Öyle ki bu çatışma büyük oranda kavramların yanlış anlaşılmasından farklı
anlamlar yüklenmesinden kaynaklanmaktadır, yani büyük oranda içeriksiz bir
çatışma kültürü önümüze serilmiş durumdadır.
Her kesimde ve her düzeyde bir çatışmanın doğması an
meselesi. Çünkü kavramlara keyfi anlamlar yüklenmesi, çatışmaya zemin
oluşturmaktadır. Demokrasi, sandıktan ibaret değildir, oligarşinin keyfi de
önemlidir gibi bir siyasi söylem bile yeterince çarpıktır. Ana muhalefet
partisi liderinin, zahmet edip bir sözlüğe bakıp kavramların anlamına bakmaması
ayrı bir çatışma kültürünü beslemektedir.
Ülkenin seçilmiş başbakanını faşist, diktatör kavramlarıyla
yaftalaması, bu yaftalamaya kendi tabanını ikna etmesi de yeterince çarpık bir
zihniyeti yansıtmaktadır. Bu söylemden elbette sağlıklı sonuçlar çıkmaz. Çünkü kavramların
gerçeği ifade edip etmemesine bakmadan, aklına estiği gibi kullanması ve
keyfine göre anlamlar yüklemesi elbette makul değil, hatta başka bir ülke de
olsaydı, deli olma ihtimali bile gündeme gelebilirdi.
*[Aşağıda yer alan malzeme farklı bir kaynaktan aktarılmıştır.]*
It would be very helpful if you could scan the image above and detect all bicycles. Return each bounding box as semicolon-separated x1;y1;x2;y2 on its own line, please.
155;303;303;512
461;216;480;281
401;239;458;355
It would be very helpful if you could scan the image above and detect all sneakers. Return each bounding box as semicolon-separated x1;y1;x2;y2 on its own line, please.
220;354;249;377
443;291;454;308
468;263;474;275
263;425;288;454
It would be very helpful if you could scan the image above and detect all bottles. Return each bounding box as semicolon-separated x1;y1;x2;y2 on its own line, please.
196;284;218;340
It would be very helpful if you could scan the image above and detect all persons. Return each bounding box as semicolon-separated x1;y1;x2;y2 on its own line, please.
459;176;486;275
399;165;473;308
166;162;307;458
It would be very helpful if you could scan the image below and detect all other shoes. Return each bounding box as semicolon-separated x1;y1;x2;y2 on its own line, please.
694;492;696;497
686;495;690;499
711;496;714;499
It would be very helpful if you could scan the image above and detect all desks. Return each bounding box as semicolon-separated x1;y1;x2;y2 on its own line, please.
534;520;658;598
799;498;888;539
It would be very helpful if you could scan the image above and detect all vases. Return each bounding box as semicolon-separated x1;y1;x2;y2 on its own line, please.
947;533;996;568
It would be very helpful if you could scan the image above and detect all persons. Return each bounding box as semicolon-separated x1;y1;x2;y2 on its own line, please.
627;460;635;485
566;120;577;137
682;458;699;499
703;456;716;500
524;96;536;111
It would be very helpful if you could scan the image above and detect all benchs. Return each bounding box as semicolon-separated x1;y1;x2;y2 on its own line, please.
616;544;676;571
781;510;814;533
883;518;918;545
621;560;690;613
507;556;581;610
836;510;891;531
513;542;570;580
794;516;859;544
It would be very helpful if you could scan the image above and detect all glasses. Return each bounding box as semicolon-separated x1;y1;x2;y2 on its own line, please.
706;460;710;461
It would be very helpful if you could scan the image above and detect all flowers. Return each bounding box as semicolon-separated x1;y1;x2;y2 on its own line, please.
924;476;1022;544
Entelektüel kesimlerin bu söylem ve kavram kargaşasına
katılmaları, siyasetin rüzgârına kapılıp bu çözülmenin nedenlerini sorgulamak
yerine kendilerine kamplar kurmaya çalışmaları, ciddi anlamda entelektüelliklerinin
bir anlam ifade etmediğini görmekteyiz.
Tarafgirlik herkesi kör etmiş görünüyor. Taraf olduğu şeyi
kusursuz görüp, karşı taraf ise tamamen kusurlu olarak gören bir zihniyet
doğmaktadır. Bu zihniyet öyle bir nokta da ki, herkese sirayet etmiş, her düşünceyi
bu bağnazlıkla, bu yozlukla yargılar hale getirmiştir.
Dikkat çekici bir nokta ise bunun dışına çıkma ihtimalinin
çok fazla mümkün olmamasıdır. Entelektüel olarak “hakikatin” peşinde olmak bir
alıklık olarak algılanır hale gelmiştir.
İnsan tarafsız olamaz, taraf olmalıdadır. Ama insan bu
tarafgirlikle vicdanını ve aklını kör etmişse, neye taraf olduğunun bir önemi
olmaz, çünkü insan bir şahsiyet olarak taraf olduğunda bir anlamı vardır. Zihniyeti
kör bir insanın hiçbir tarafa, hiçbir kimseye bir faydası yoktur, hatta taraf
olduğu şeyin yüceliğini de yok edebilir. Hele en kötü taraftar biçimi de
cahilliğinden cüret alan, her şeyi kırıp döken insandır.
Bütün bu körlük, kör dövüşüne dönüşmek üzere, çünkü
kavramlar ortak anlamlarını kaybettiğinde konuşmak mümkün olmaz, konuşmanın
yerini nedenini bilmediğimiz bir çatışma alır.